Feynman Diagram of a Coulombic Attraction?

  1. Jun 9, 2010 #1
    Whenever I see examples of the diagram for the Coulomb interaction it always seems to be two electrons interacting via an electron and being repulsed. The diagram looks intuitive in terms of momentum conservation.

    I was wondering how (for example) a proton - electron interaction, and subsequent attraction, would be drawn? Does the electron still emit a photon in the direction of the proton?

  2. jcsd
  3. Jun 10, 2010 #2


    User Avatar
    Science Advisor
    Homework Helper

    Welcome to PF!

    Hi mk17! Welcome to PF! :smile:
    (you meant "via a photon" :wink:)

    "the diagram" ?

    There's no such thing as "the diagram" for an interaction … there are infinitely many diagrams for the same interaction, of which that one is simply the simplest.
    The Feynman diagrams would be the same.

    But the virtual photons and virtual electrons in the middle of the diagrams (twice as many electrons as photons in most of the diagrams) don't repel or attract, beacuse they don't exist

    virtual particles don't exist (the clue's in the name :wink:), they're just maths.
  4. Jun 10, 2010 #3
    There difference between virtual and real particles is frame-dependent. Those who deny the existence of virtual particles should also deny the existence of 'real' ones.
  5. Jun 10, 2010 #4


    User Avatar
    Science Advisor
    Homework Helper

    Hi Dmitry67! :smile:
    uhh? :confused:

    Are you saying that there is a frame in which the virtual photons and virtual electrons in a Feynman diagram for electron-electron repulsion are real? :confused:
  6. Jun 10, 2010 #5


    User Avatar
    Science Advisor
    Homework Helper
    Gold Member

    What do you mean? A virtual particle is one for which

    [tex] P_\mu P^\mu \neq m^2 [/tex]

    and this is a frame independent statement.
  7. Jun 10, 2010 #6
    In some accelerated frames they are real. Different accelerated frames don't agree on the number of real and virtual particles of the same macroscopic events. Check Unruh effect for example. Hawking radiation is another one (free falling body does not see that radiation).

    My personal opinion: Feynman Diagrams describe what is actually happening. Sum on infinite number of histories. However, as there is no collapse and measurement, there are no 'real' particles, no incoming particles and no particles which go away to be 'registered'. Our world is just one infinite Feynman diagram without borders.
  8. Jun 10, 2010 #7


    User Avatar
    Science Advisor
    Homework Helper

    Are you saying that there is an accelerated frame in which the virtual photons and virtual electrons in a Feynman diagram for electron-electron repulsion are real? :confused:
  9. Jun 10, 2010 #8
    No, because if they participate in the repulsion, then they go from one particle to another without any absorption -> they could not leave any tracks (there are cases however when virtual particles create some macroscopic effects)

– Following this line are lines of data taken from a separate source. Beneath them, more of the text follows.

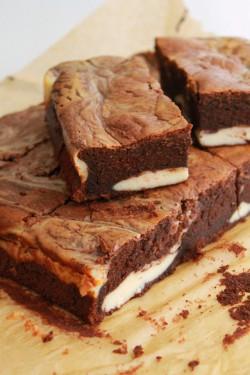 Brownie o smaku Irish Cream z waniliowym serem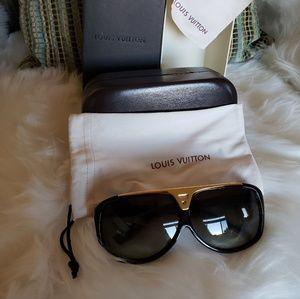 c0665fedeb94 Louis Vuitton Sunglasses for Women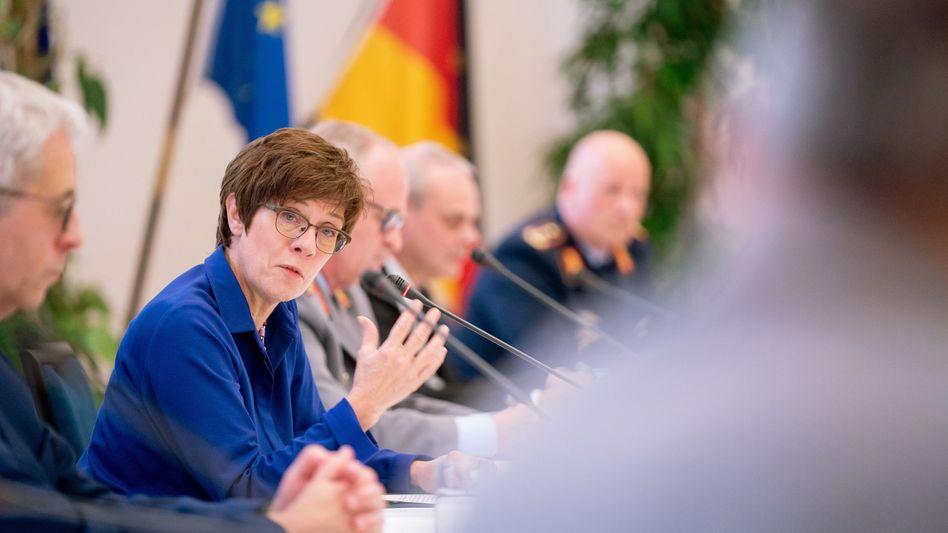 Verteidigungsministerin Kramp-Karrenbauer: Will die Bundeswehr modernisieren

    But, on the other hand, claim that 'they are just pure mathematics' is too strong.
  10. Jun 10, 2010 #9


    User Avatar
    Science Advisor
    Homework Helper

    Sorry, but that doesn't make any sense … what does "without any absorption" mean, and what does an accelerated frame have to do with it? :confused:
  11. Jun 10, 2010 #10
    Ok, I was trying to say that these virtual photons can not be registered directly, but their effects are registered indirectly. But it is not enough to say that they are 'not real' and 'pure mathematics'.

    For example, wavefunction itself can't be registered directly. However, in many interpretations wavefunction is real. So the claim 'virtual particles are pure mathematics' for me is equivalent to Copenhagen Interpretation (where it was valid, and as CI was dominating for a long time, people got used to that point of view).
  12. Jun 10, 2010 #11
    Feynman diagrams do not sketch a real world situation where particles collide. They are a pictorial way of representing complicated mathematical expressions in terms of a few primitive objects (propagator, vertex, external source).
  13. Jun 10, 2010 #12


    User Avatar
    Science Advisor
    Homework Helper

    hmm … I notice that you're now ignoring the virtual electrons in the same interaction …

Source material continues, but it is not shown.